## EXERCISE OBJECTIVE
Each record below is to be copied exactly; the pictures are to be omitted.

## RECORD EXCERPTS
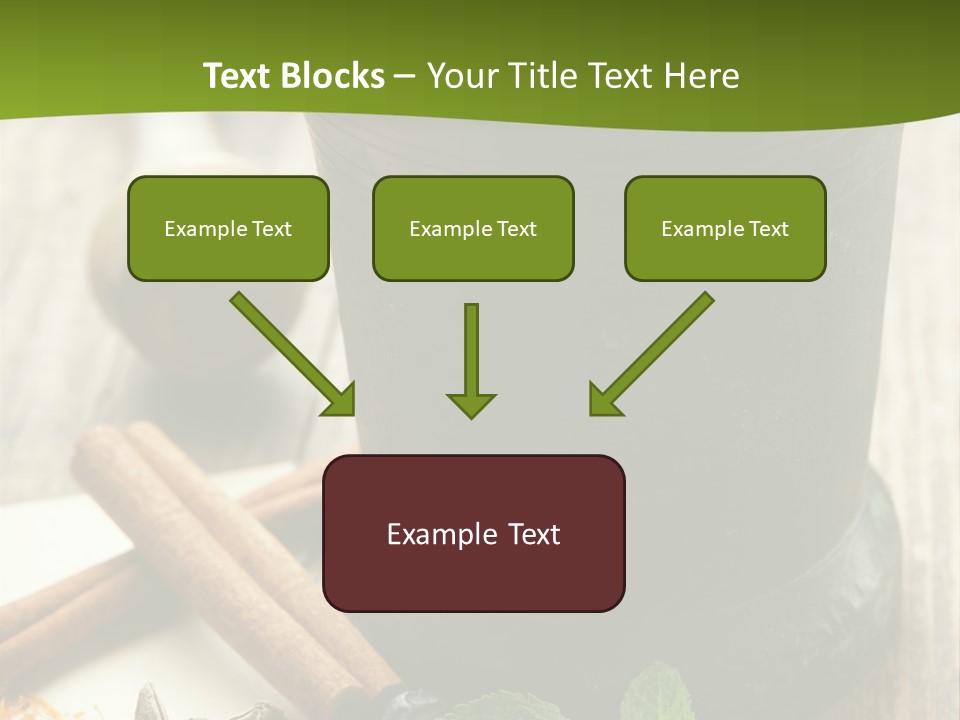 Text Blocks – Your Title Text Here

Example Text

Example Text

Example Text

Example Text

## WORKED SOLUTION
 Text Blocks – Your Title Text Here

Example Text

Example Text

Example Text

Example Text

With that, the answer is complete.